_Task input_.
☆ ☆ ☆ ☆ ☆

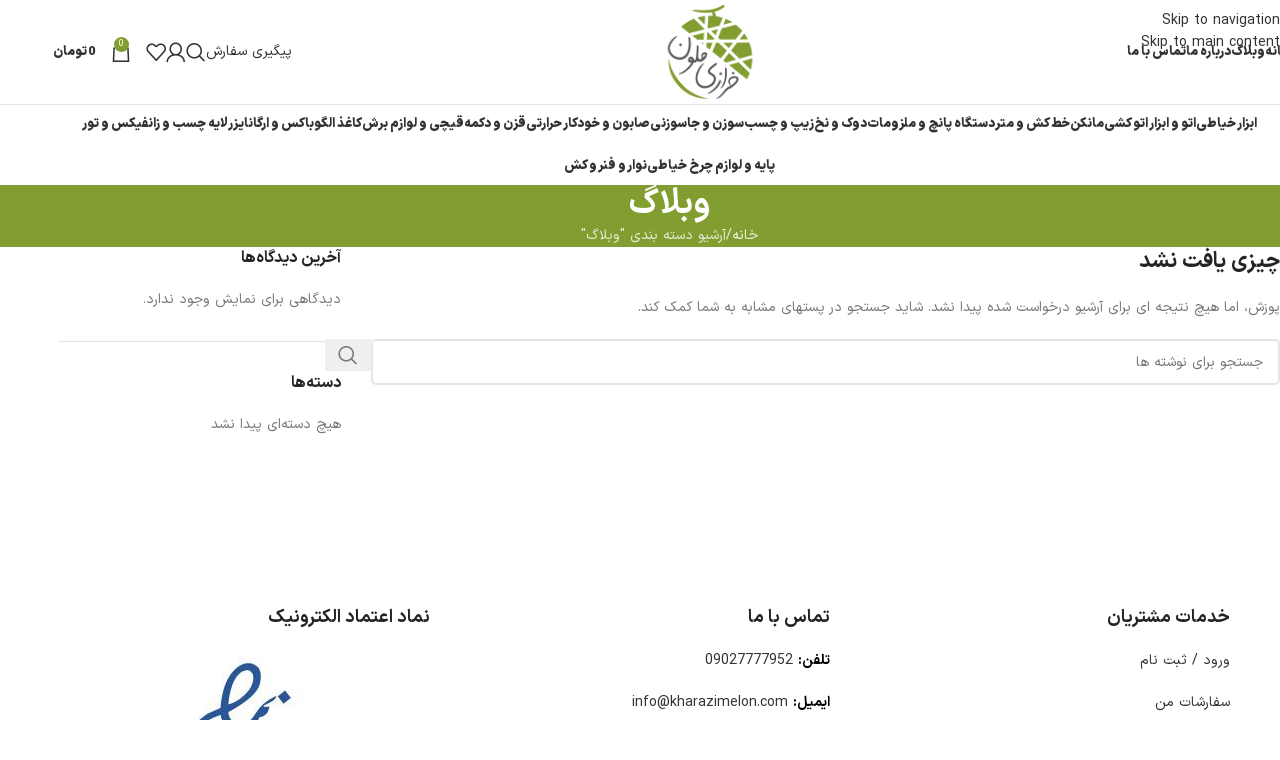

--- FILE ---
content_type: text/css
request_url: https://kharazimelon.com/wp-content/uploads/2026/01/xts-theme_settings_default-1767254821.css?ver=8.3.7.1
body_size: 645
content:
@font-face {
	font-weight: normal;
	font-style: normal;
	font-family: "woodmart-font";
	src: url("//kharazimelon.com/wp-content/themes/woodmart/fonts/woodmart-font-1-400.woff2?v=8.3.7.1") format("woff2");
}

@font-face {
	font-family: "star";
	font-weight: 400;
	font-style: normal;
	src: url("//kharazimelon.com/wp-content/plugins/woocommerce/assets/fonts/star.eot?#iefix") format("embedded-opentype"), url("//kharazimelon.com/wp-content/plugins/woocommerce/assets/fonts/star.woff") format("woff"), url("//kharazimelon.com/wp-content/plugins/woocommerce/assets/fonts/star.ttf") format("truetype"), url("//kharazimelon.com/wp-content/plugins/woocommerce/assets/fonts/star.svg#star") format("svg");
}

@font-face {
	font-family: "WooCommerce";
	font-weight: 400;
	font-style: normal;
	src: url("//kharazimelon.com/wp-content/plugins/woocommerce/assets/fonts/WooCommerce.eot?#iefix") format("embedded-opentype"), url("//kharazimelon.com/wp-content/plugins/woocommerce/assets/fonts/WooCommerce.woff") format("woff"), url("//kharazimelon.com/wp-content/plugins/woocommerce/assets/fonts/WooCommerce.ttf") format("truetype"), url("//kharazimelon.com/wp-content/plugins/woocommerce/assets/fonts/WooCommerce.svg#WooCommerce") format("svg");
}

:root {
	--wd-text-font: IRansansX;
	--wd-text-font-weight: 400;
	--wd-text-color: #777777;
	--wd-text-font-size: 14px;
	--wd-title-font: IRansansX;
	--wd-title-font-weight: 600;
	--wd-title-color: #242424;
	--wd-entities-title-font: IRansansX;
	--wd-entities-title-font-weight: 500;
	--wd-entities-title-color: #333333;
	--wd-entities-title-color-hover: rgb(51 51 51 / 65%);
	--wd-alternative-font: IRansansX;
	--wd-widget-title-font: IRansansX;
	--wd-widget-title-font-weight: 600;
	--wd-widget-title-transform: uppercase;
	--wd-widget-title-color: #333;
	--wd-widget-title-font-size: 16px;
	--wd-header-el-font: IRansansX;
	--wd-header-el-font-weight: 700;
	--wd-header-el-transform: uppercase;
	--wd-header-el-font-size: 13px;
	--wd-otl-style: dotted;
	--wd-otl-width: 2px;
	--wd-primary-color: rgb(130,158,48);
	--wd-alternative-color: rgb(88,88,88);
	--btn-default-bgcolor: #f7f7f7;
	--btn-default-bgcolor-hover: #efefef;
	--btn-accented-bgcolor: rgb(130,158,48);
	--btn-accented-bgcolor-hover: rgb(88,88,88);
	--wd-form-brd-width: 2px;
	--notices-success-bg: rgb(130,158,48);
	--notices-success-color: #fff;
	--notices-warning-bg: rgb(88,88,88);
	--notices-warning-color: #fff;
	--wd-link-color: #333333;
	--wd-link-color-hover: #242424;
}
.wd-age-verify-wrap {
	--wd-popup-width: 500px;
}
.wd-popup.wd-promo-popup {
	background-color: #111111;
	background-image: none;
	background-repeat: no-repeat;
	background-size: contain;
	background-position: left center;
}
.wd-promo-popup-wrap {
	--wd-popup-width: 400px;
}
:is(.woodmart-woocommerce-layered-nav, .wd-product-category-filter) .wd-scroll-content {
	max-height: 223px;
}
.wd-page-title .wd-page-title-bg img {
	object-fit: cover;
	object-position: center center;
}
.mfp-wrap.wd-popup-quick-view-wrap {
	--wd-popup-width: 920px;
}
:root{
--wd-container-w: 1222px;
--wd-form-brd-radius: 5px;
--btn-default-color: #333;
--btn-default-color-hover: #333;
--btn-accented-color: #fff;
--btn-accented-color-hover: #fff;
--btn-default-brd-radius: 5px;
--btn-default-box-shadow: none;
--btn-default-box-shadow-hover: none;
--btn-accented-brd-radius: 5px;
--btn-accented-box-shadow: none;
--btn-accented-box-shadow-hover: none;
--wd-brd-radius: 0px;
}

@media (min-width: 1222px) {
section.elementor-section.wd-section-stretch > .elementor-container {
margin-left: auto;
margin-right: auto;
}
}


.wd-page-title {
background-color: rgb(130,158,48);
}



--- FILE ---
content_type: text/css
request_url: https://kharazimelon.com/wp-content/cache/background-css/1/kharazimelon.com/wp-content/uploads/elementor/css/post-250.css?ver=1769946921&wpr_t=1769973244
body_size: 159
content:
.elementor-250 .elementor-element.elementor-element-44d0c79:not(.elementor-motion-effects-element-type-background), .elementor-250 .elementor-element.elementor-element-44d0c79 > .elementor-motion-effects-container > .elementor-motion-effects-layer{background-image:var(--wpr-bg-e3f47bb8-a822-4013-a578-8fe331dbf9a8);background-position:center right;background-repeat:repeat-y;}.elementor-250 .elementor-element.elementor-element-44d0c79 > .elementor-background-overlay{background-image:var(--wpr-bg-8d076644-0c6e-48be-b68b-96461445214d);opacity:0.9;transition:background 0.3s, border-radius 0.3s, opacity 0.3s;}.elementor-250 .elementor-element.elementor-element-44d0c79 > .elementor-container{max-width:1200px;}.elementor-250 .elementor-element.elementor-element-44d0c79{transition:background 0.3s, border 0.3s, border-radius 0.3s, box-shadow 0.3s;padding:50px 0px 50px 0px;}.elementor-250 .elementor-element.elementor-element-db330c9 .wd-text-block{color:#000000;}.elementor-250 .elementor-element.elementor-element-eb53266 .wd-text-block{color:#000000;}.elementor-250 .elementor-element.elementor-element-cc088e7{--grid-template-columns:repeat(0, auto);--grid-column-gap:5px;--grid-row-gap:0px;}.elementor-250 .elementor-element.elementor-element-cc088e7 .elementor-widget-container{text-align:right;}@media(max-width:767px){.elementor-250 .elementor-element.elementor-element-44d0c79 > .elementor-background-overlay{background-image:url(https://kharazimelon.com/wp-content/uploads/2022/07/photo-20.jpg);}.elementor-250 .elementor-element.elementor-element-44d0c79:not(.elementor-motion-effects-element-type-background), .elementor-250 .elementor-element.elementor-element-44d0c79 > .elementor-motion-effects-container > .elementor-motion-effects-layer{background-repeat:repeat-y;}}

☆ ☆ ☆ ☆ ☆

_Task instructions_. Only the lines above that include the word "header" belong in the answer; copy each one.

_Exercise solution_.
	--wd-header-el-font: IRansansX;
	--wd-header-el-font-weight: 700;
	--wd-header-el-transform: uppercase;
	--wd-header-el-font-size: 13px;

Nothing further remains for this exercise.